Visibly upset occupiers were forced to leave Victoria Square last Friday. Photos by Navneet Pall
Occupy Montreal participants at Saturday’s general assembly expressed disappointment at the police-enforced eviction of their tent-village on Nov. 25, but are committed to the future of the movement as it shifts to ‘Phase 3.’

At least 300 people, including two school buses packed with bugle-blasting, banner-waving Confédération des syndicats nationaux (CSN) workers on their lunch break, migrated back to Victoria Square on Saturday afternoon to attend the assembly. Police cars were stationed throughout the square and officers kept an eye on the proceedings.

“We came to support the cause,” said CSN union member Patrice Caron. “We need to [make some demands], we have to tax the richest people and corporations and give to the poor.”

It was the first GA since the eviction and while the tent-village is gone, the spirit of the movement remains intact, with ambitions to become more than a two-month experiment in occupying a public square.

Speakers, accompanied by an enthusiastic drumline, continued to denounce the elitist values within society and issued words of encouragement echoing the belief that the ‘Occupy’ movements have already changed and will continue to change the world for the better.
···
> [WORK REQUIRED]
Answer these from the Occupy Montreal text:
1. On what date was the tent-village evicted?
2. How many people attended Saturday's general assembly?
3. According to Patrice Caron, who should be taxed?

> [GIVEN MATERIAL]
···
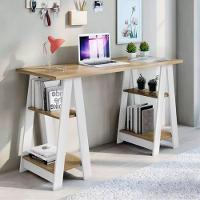 Escrivaninha Vigor Candian Noronha Com Branco Jcm Noronha Com Branco - 1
···
> [RESULT OF THIS EXERCISE]
1. Nov. 25
2. At least 300
3. The richest people and corporations